The results suggest that the inclusion of a comprehensive liquid biopsy may be the optimal method for identifying resistance alterations in patients with advanced cholangiocarcinoma, as it can provide a summary of the mutations occurring across the patient’s entire disease burden.

“As the sensitivity of circulating DNA sequencing increases, this may become the primary method through which the genomic evolution of tumors is evaluated,” an editorial published in the same March 2017 issue of Cancer Discovery noted. “The limitations imposed by the spatial boundaries of biopsies may needlessly limit our capacity to fully comprehend the complexity of heterogeneous tumors.”

While the prognosis for patients with advanced cholangiocarcinoma is poor, with median survival of less than one year, a new class of drugs is showing promise for treating the up to 20 percent of cholangiocarcinoma cancers that harbor FGFR2 fusions. In this phase 2 trial of BGJ398, an FGFR2 inhibitor, patients demonstrated a significantly improved objective response rate of 22% and a median time on treatment of 188 days.

As is the case with many targeted drugs, the cancer eventually developed resistance to the treatment, and the disease progressed.
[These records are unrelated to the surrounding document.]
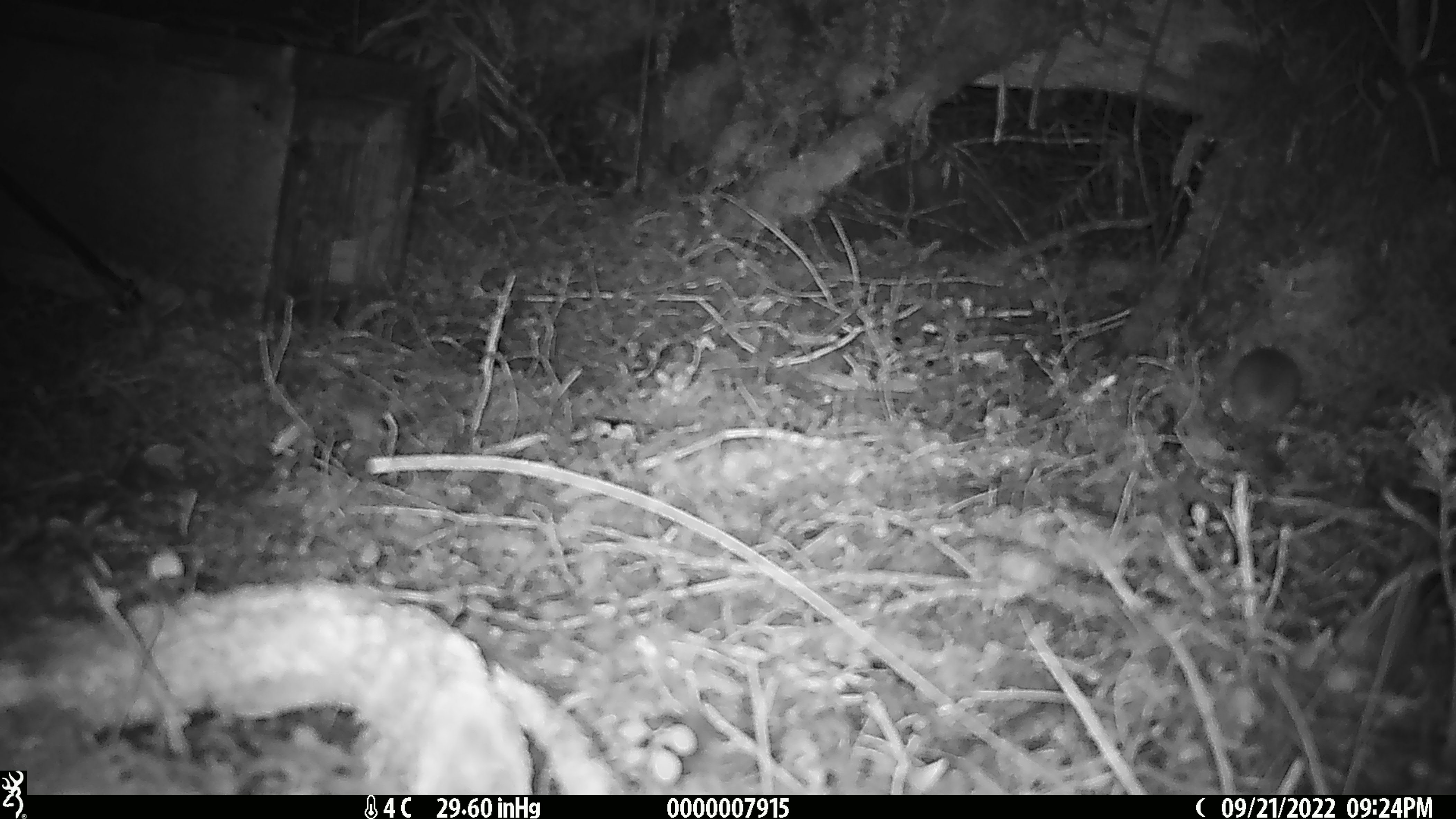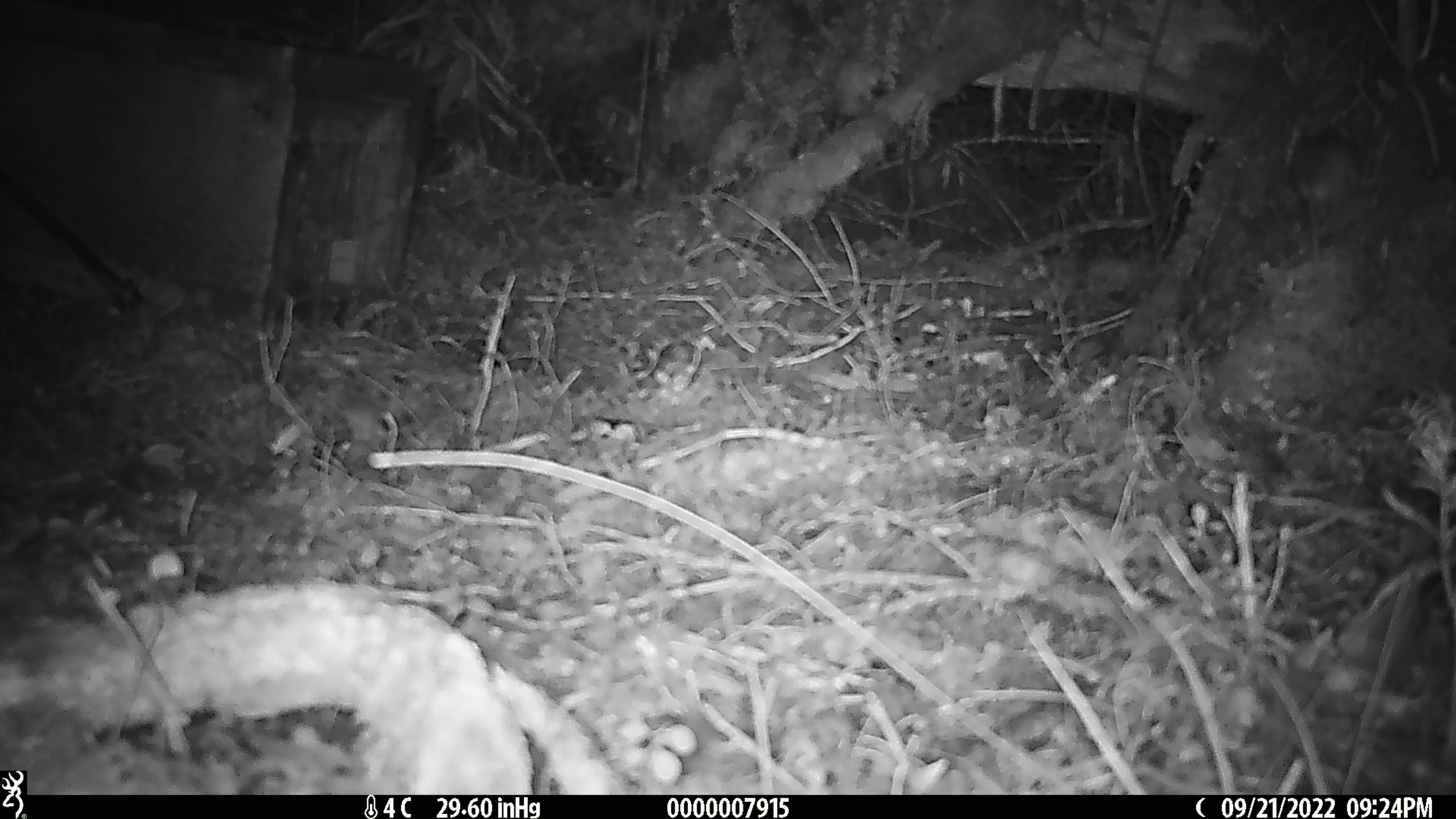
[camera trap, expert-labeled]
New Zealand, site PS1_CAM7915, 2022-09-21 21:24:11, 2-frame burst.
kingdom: Animalia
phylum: Chordata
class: Mammalia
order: Rodentia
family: Muridae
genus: Mus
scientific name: Mus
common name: mouse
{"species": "mouse (Mus)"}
At the time of progression, researchers collected blood samples from a sub-group of trial subjects for Guardant360 testing and identified several novel resistance alterations, along with one well-known gatekeeper alteration, all in the FGFR2 gene.
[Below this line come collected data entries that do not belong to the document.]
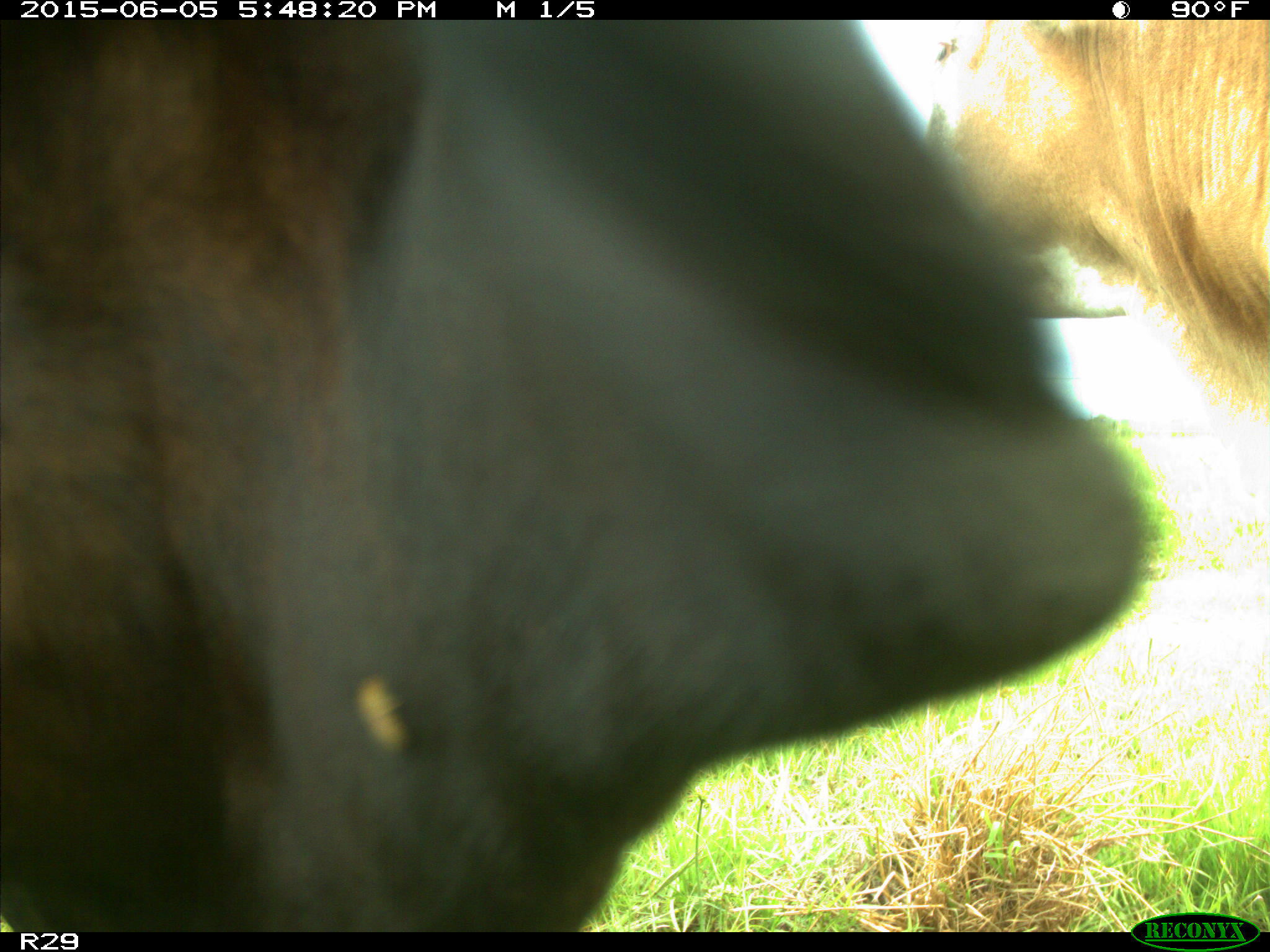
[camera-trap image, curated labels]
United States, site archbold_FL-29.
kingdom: Animalia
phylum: Chordata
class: Mammalia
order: Artiodactyla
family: Bovidae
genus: Bos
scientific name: Bos taurus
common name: domestic cow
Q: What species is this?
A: Bos taurus (domestic cow).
Single lesion tissue biopsies performed at disease progression from the same patients contained only a fraction of the alterations detected by Guardant360, researchers reported. Additionally, in a rapid autopsy performed after one of the patients in the study died, twelve additional tissue biopsies from multiple metastatic lesions identified several more mutations missed in the original tissue biopsies but detected by Guardant360. Importantly, those resistance mutations were absent from lesions that had been shown, by CT scan, to be responding to the trial drug.
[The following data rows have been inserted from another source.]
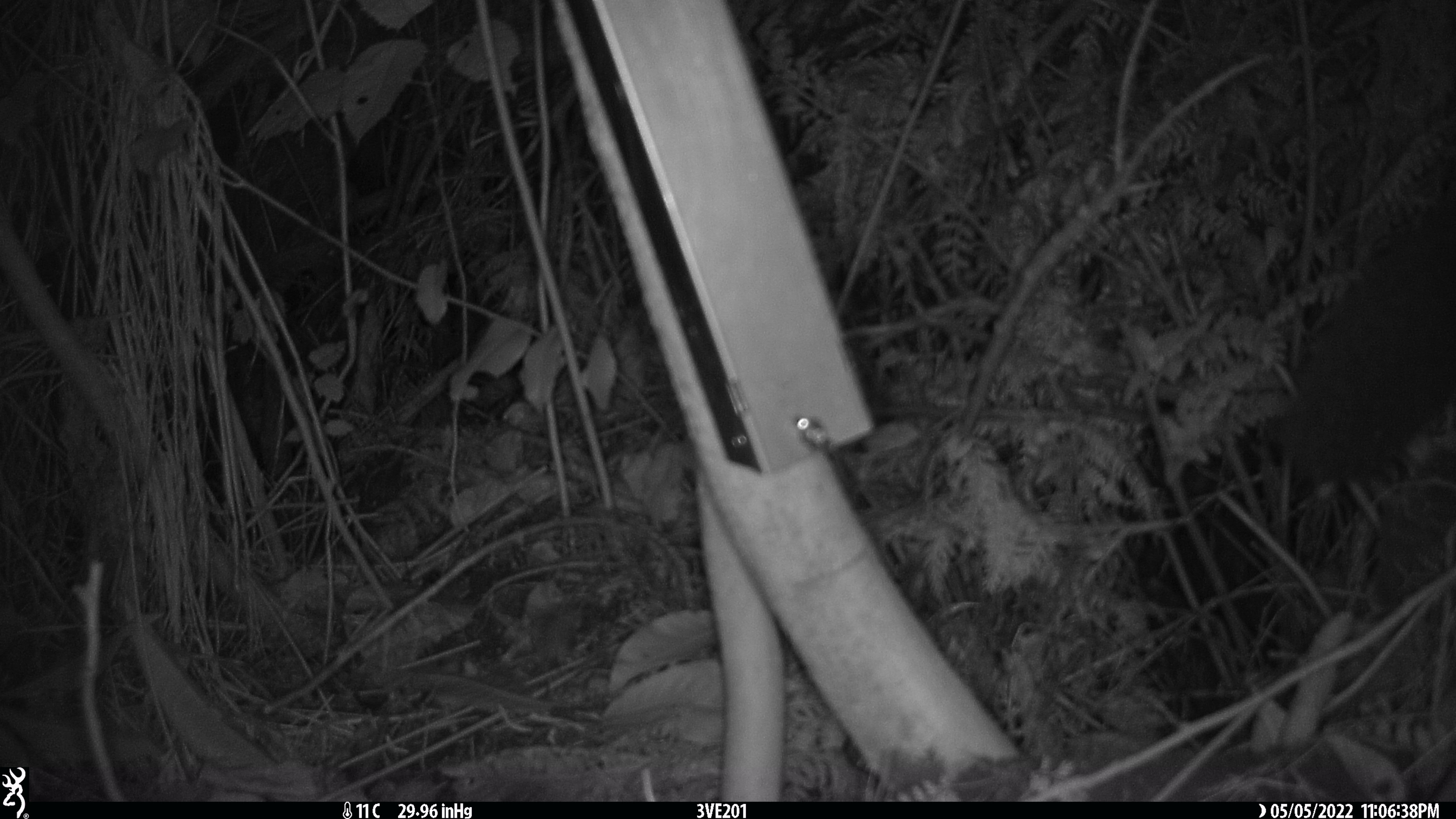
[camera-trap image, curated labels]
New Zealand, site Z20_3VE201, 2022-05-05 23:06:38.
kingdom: Animalia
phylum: Chordata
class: Mammalia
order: Diprotodontia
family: Phalangeridae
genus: Trichosurus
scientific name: Trichosurus vulpecula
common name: common brushtail possum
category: possum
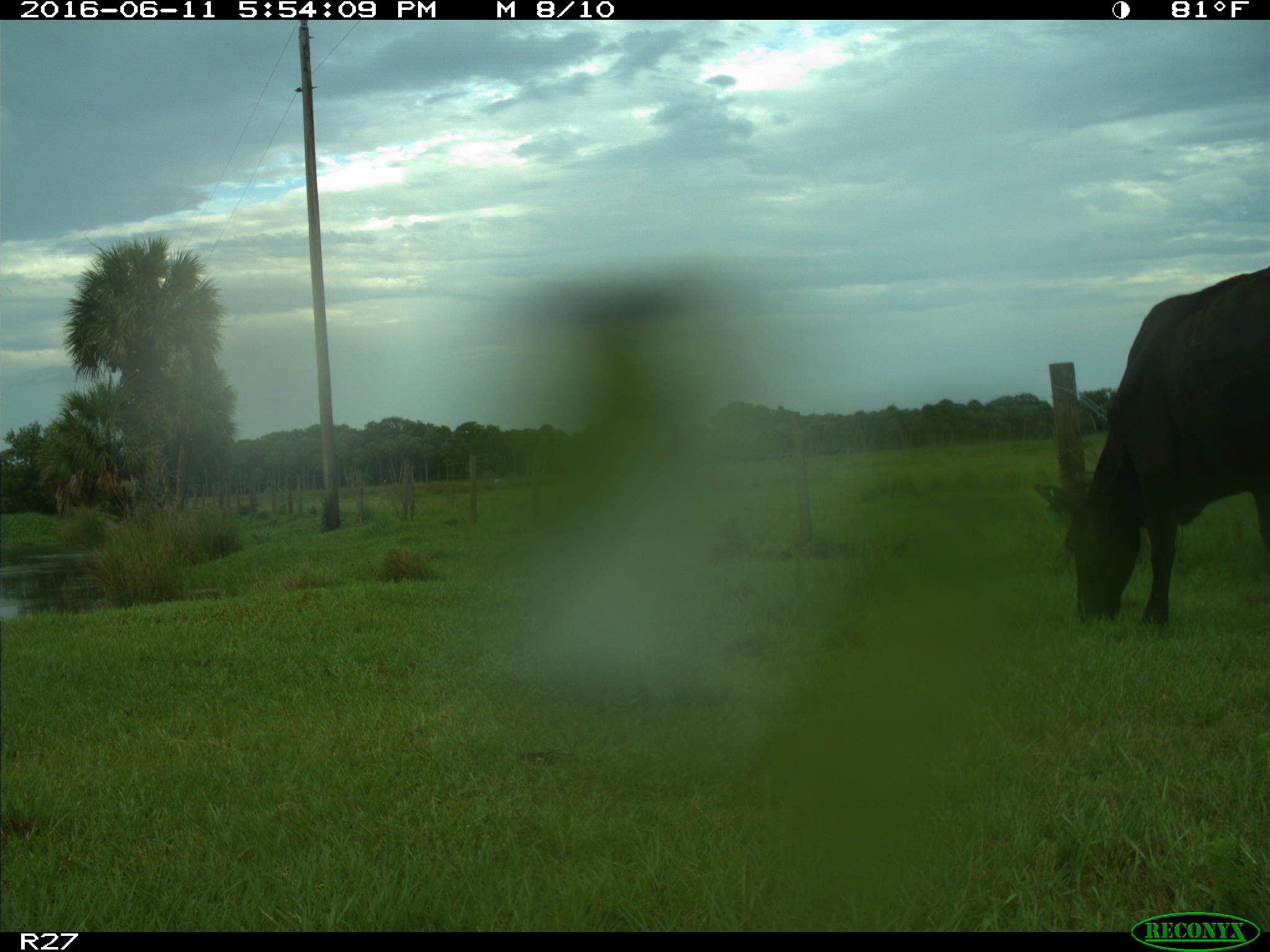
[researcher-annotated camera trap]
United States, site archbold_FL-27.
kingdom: Animalia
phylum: Chordata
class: Mammalia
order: Artiodactyla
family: Bovidae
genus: Bos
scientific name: Bos taurus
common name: domestic cow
“These findings are further evidence of the potential of ctDNA to provide a more global summary of the genomic alterations present in advanced cancers. Here, a tissue biopsy failed to capture the full picture of tumor heterogeneity and missed important resistance alterations. This is significant in diseases where acquired resistance can inform treatment decisions, especially in cholangiocarcinoma, as next-generation FGFR2 inhibitors are already in clinical trials,” said Dr. Richard Lanman, Guardant Health’s Chief Medical Officer.

About Guardant Health
Guardant Health is focused on conquering cancer by using its breakthrough blood-based assays, vast data sets, and advanced analytics. Using both molecular and digital tools, Guardant Health is addressing challenges across the cancer care continuum. The company has raised more than $200 million from leading venture capital firms. Its first product, the Guardant360 assay, came to market in 2014, and is now the most widely ordered comprehensive liquid biopsy commercially available. In 2016, it announced Project LUNAR, an effort to apply Guardant Health’s technology platform to early detection, recurrence monitoring, and assessing minimal residual disease. Guardant Health and Guardant360 are registered trademarks of Guardant Health, Inc.